It is basic fact of measure theory that there is no uniform measure on a countable set such as the set ${{\mathbb N}}$ of all natural numbers. However, there are many ways to measure size of subsets of ${{\mathbb N}}$. For instance, the set of even numbers ${2{\mathbb N}}$ should have ${1/2}$ of all the measure. With this philosophy, the precise definition of natural density appeared:

Definition 1 (Natural density) Let ${A\subset{\mathbb N}}$. Define the natural density of ${A}$ to be the number ${\displaystyle\lim_{n\rightarrow\infty}\frac{|[n]\cap A|}n}$, when the limit exists (and is undefined when the limit does not exist).

Among other good properties of the natural density, we quickly realize that ${d(A+n)=d(A)}$ for any ${n\in{\mathbb Z}}$ (where ${A+n:=\{x\in{\mathbb N}:x-n\in A\}}$). Thus ${A}$ is an additively invariant density over ${{\mathbb N}}$.
For some purposes, it turns out that it is convenient to have a density which is invariant under multiplication, thus the sets ${A}$ and ${rA}$ should have the same density for every ${r\in{\mathbb Q}}$ (where ${rA:=\{x\in{\mathbb N}:x/r\in A\}}$). We will see that such a density also exists. However, no density can be both invariant under addition and multiplication simultaneously (I say a little about this after Theorem 1 in my previous post).
A question raised by these observations is whether additively “large” sets must be multiplicatively “large” or vice versa. In this post we give some partial answers to this question (spoiler alert: the answer is usually no). In particular we will exhibit examples of sets in ${{\mathbb N}}$ that have opposite “size” regarding additive and multiplicative density.

— 1. Definitions and notation —

We start by making more precise definitions. As usual, for ${M\in{\mathbb N}}$ we denote ${[M]:=\{1,2,...,M\}}$. If ${x\in{\mathbb N}}$ and ${F\subset{\mathbb N}}$ we define ${xF:=\{xn:n\in F\}}$ and ${x+F:=\{x+n:n\in F\}}$.
We have the following

Definition 2 (Følner sequence)

• An additive Følner sequence is a sequence ${(F_n)}$ of finite subsets of ${{\mathbb N}}$ such that for all ${x\in{\mathbb N}}$ we have ${|(x+F_n)\cap F_n|/|F_n|\rightarrow1}$.
• A multiplicative Følner sequence is a sequence ${(F_n)}$ of finite subsets of ${{\mathbb N}}$ such that for all ${x\in{\mathbb N}}$ we have ${|(xF_n)\cap F_n|/|F_n|\rightarrow1}$.

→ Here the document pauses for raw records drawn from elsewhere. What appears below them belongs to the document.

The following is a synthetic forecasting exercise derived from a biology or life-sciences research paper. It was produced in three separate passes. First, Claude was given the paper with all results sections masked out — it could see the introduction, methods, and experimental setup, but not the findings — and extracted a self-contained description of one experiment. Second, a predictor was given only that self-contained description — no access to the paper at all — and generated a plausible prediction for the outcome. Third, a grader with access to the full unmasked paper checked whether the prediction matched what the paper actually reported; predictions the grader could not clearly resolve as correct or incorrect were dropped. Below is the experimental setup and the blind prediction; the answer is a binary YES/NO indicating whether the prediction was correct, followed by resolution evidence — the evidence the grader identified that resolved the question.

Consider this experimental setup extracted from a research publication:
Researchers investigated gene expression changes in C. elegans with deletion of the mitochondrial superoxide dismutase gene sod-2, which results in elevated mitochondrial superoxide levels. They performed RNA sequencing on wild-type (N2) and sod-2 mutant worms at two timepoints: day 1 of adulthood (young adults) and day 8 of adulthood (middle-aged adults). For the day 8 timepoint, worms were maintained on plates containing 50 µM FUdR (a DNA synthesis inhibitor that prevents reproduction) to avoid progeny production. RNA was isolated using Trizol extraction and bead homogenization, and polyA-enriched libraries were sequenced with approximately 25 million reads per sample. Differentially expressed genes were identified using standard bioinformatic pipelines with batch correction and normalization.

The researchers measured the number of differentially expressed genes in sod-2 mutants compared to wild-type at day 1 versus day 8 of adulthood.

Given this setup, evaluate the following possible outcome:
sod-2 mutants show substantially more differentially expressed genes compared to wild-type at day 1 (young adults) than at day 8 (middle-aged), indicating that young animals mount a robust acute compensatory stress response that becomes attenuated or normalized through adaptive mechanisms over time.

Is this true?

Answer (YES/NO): YES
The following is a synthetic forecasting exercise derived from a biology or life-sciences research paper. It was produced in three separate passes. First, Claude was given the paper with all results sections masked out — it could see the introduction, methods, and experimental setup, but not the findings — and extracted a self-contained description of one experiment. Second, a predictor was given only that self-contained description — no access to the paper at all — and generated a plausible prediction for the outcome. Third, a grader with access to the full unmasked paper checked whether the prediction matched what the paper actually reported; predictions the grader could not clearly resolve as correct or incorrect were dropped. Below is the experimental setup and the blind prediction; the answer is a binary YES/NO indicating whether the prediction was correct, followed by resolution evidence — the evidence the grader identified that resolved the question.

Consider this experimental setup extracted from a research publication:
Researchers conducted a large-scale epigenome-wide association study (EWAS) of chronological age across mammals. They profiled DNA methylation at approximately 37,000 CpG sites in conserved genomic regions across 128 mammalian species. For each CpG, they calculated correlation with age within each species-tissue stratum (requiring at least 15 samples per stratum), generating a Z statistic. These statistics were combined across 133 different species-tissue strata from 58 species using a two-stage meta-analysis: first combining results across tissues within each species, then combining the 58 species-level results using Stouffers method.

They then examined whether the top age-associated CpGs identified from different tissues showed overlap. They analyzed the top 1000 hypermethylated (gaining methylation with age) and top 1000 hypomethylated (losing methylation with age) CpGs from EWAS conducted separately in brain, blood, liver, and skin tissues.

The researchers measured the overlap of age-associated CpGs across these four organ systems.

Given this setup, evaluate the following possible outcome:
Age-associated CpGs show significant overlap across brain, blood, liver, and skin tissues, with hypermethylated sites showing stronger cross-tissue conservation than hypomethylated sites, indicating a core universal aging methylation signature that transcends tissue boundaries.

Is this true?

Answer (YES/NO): YES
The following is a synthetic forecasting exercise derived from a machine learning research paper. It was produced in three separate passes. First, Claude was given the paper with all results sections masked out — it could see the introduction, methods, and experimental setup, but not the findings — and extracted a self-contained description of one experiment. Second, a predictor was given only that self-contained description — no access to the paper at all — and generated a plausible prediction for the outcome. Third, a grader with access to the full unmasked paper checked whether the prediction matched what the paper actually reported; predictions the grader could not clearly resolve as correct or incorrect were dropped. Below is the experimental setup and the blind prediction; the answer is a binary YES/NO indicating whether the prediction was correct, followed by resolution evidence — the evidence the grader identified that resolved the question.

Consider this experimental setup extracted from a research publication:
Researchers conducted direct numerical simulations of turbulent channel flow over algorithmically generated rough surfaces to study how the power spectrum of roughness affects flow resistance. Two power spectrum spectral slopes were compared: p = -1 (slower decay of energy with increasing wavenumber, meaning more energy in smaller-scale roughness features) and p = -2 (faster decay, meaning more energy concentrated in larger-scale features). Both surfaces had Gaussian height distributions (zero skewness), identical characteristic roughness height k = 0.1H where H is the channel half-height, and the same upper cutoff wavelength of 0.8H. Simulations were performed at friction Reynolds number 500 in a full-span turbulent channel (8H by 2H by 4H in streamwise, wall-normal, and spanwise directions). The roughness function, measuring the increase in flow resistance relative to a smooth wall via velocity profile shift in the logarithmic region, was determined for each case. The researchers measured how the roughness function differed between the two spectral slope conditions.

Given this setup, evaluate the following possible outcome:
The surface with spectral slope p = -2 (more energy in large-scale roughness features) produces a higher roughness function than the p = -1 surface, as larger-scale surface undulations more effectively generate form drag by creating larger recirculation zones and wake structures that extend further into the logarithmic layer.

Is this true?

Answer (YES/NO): NO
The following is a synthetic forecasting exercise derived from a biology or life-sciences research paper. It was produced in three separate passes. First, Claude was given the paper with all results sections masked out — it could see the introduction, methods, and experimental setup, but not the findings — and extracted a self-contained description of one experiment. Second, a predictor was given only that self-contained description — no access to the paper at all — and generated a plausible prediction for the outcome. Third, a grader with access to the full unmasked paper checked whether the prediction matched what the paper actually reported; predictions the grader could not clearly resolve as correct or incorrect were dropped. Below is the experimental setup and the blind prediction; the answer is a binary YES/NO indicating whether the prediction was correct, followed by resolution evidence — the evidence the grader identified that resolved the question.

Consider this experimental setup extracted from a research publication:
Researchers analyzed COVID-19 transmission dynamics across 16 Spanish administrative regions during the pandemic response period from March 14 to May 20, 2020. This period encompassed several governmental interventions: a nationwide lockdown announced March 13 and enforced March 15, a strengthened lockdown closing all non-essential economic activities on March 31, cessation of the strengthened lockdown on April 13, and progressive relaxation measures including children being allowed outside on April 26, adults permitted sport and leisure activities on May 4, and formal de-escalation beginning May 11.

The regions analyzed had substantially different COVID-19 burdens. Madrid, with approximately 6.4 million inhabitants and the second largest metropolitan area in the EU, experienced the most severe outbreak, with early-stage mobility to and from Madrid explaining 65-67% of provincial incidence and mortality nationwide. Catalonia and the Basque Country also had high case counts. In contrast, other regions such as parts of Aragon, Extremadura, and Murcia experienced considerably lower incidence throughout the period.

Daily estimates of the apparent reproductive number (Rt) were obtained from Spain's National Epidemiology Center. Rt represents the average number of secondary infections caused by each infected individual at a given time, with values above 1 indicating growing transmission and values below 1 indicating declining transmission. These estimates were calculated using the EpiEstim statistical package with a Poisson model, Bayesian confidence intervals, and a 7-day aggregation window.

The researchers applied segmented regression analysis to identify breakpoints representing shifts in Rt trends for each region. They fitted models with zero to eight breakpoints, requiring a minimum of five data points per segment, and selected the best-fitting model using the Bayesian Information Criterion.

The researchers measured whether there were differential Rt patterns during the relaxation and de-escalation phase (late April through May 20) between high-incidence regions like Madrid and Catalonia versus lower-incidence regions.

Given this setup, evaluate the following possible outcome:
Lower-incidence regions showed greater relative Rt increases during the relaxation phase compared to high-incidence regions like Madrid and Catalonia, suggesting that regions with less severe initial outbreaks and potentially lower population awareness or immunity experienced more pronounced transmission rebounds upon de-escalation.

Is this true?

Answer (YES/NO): NO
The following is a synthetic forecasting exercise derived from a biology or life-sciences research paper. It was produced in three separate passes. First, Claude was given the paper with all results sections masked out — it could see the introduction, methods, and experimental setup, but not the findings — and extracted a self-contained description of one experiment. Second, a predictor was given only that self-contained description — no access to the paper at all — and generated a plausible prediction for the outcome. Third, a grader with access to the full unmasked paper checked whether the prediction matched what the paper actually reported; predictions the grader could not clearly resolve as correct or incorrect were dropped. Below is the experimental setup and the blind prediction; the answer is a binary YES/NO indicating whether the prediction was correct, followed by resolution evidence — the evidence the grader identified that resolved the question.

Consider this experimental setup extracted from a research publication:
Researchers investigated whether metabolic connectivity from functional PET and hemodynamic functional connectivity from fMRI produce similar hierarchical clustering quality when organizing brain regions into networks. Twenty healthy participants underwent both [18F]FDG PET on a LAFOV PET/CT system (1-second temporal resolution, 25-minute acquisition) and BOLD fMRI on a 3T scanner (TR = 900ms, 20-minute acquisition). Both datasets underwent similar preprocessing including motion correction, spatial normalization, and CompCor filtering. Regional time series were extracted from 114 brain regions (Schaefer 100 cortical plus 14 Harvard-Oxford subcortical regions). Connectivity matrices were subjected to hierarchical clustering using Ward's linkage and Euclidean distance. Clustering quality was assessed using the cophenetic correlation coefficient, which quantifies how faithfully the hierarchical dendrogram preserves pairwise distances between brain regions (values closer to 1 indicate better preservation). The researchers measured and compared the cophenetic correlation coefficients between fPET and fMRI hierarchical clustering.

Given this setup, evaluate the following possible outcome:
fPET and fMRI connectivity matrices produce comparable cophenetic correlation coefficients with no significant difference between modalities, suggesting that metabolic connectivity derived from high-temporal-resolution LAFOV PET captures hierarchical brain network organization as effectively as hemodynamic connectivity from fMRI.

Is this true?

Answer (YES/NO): YES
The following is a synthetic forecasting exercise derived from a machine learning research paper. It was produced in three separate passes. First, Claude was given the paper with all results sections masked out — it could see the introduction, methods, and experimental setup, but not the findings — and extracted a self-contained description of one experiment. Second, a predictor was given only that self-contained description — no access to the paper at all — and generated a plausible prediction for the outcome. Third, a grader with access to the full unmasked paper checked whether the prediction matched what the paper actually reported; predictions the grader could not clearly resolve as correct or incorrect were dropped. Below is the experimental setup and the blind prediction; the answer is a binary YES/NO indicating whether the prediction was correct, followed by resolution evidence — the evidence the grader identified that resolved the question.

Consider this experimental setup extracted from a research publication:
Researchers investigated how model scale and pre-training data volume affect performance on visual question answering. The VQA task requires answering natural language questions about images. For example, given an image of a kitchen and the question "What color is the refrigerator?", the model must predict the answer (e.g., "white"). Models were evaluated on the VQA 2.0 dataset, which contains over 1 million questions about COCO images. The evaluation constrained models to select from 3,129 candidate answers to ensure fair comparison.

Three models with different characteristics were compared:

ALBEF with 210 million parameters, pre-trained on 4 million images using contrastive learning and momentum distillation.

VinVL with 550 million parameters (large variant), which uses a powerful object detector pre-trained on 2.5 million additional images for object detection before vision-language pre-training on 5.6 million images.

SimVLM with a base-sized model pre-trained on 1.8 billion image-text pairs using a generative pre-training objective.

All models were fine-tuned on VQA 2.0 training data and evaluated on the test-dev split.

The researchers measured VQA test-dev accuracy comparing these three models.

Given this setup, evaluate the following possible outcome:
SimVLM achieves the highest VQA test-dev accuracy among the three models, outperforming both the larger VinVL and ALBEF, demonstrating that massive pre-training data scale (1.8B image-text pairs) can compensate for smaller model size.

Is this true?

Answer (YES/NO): YES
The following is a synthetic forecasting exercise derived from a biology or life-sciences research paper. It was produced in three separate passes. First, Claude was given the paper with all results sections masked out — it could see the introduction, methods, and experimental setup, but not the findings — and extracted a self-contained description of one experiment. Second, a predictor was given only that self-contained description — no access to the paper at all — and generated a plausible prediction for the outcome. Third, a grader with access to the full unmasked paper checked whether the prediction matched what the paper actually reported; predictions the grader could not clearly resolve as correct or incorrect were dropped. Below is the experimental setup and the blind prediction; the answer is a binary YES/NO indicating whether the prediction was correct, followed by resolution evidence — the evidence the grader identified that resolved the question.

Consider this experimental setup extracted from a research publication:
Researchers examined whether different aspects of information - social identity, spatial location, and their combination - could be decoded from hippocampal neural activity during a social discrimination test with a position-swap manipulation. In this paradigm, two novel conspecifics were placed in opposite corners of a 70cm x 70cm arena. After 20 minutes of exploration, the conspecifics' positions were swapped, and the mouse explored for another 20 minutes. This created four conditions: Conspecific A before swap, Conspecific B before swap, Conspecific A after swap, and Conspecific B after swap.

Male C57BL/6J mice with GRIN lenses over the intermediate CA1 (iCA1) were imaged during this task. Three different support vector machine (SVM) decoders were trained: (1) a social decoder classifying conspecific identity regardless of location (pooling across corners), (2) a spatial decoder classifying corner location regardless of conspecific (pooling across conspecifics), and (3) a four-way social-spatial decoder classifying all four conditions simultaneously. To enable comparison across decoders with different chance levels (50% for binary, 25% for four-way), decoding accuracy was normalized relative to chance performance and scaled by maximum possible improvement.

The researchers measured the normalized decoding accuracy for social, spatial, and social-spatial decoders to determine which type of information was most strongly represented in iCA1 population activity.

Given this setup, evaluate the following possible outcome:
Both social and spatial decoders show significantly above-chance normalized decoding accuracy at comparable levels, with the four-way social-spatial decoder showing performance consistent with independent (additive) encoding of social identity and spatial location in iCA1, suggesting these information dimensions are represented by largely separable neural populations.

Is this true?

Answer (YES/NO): NO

As an example of additive Følner sequence take ${F_n=[n]}$. A more general example if ${F_n=[a_n,a_n+n]}$ for any sequence ${(a_n)}$ in ${{\mathbb N}}$ . An example of a multiplicative Følner sequence is the following:

$\displaystyle F_n=\big\{p_1^{e_1}p_2^{e_2}\cdots p_n^{e_n}\mid 0\leq e_1,e_2,\dots,e_n\leq n\big\}$

where ${p_1,p_2,\dots}$ are the prime numbers (we can take any arbitrary ordering of the prime numbers, as long as every prime appears in the sequence).
The following lemma (which follows easily from the definitions) gives more examples of Følner sequences.

Lemma 2 Let ${(F_n)}$ be a Følner sequence and let ${(x_n)}$ be a sequence taking values on ${{\mathbb N}}$. If ${(F_n)}$ is an additive Følner sequence, then ${(x_n+F_n)}$ is still an additive Følner sequence and if ${(F_n)}$ is a multiplicative Følner sequence, then ${(x_nF_n)}$ is still a multiplicative Følner sequence.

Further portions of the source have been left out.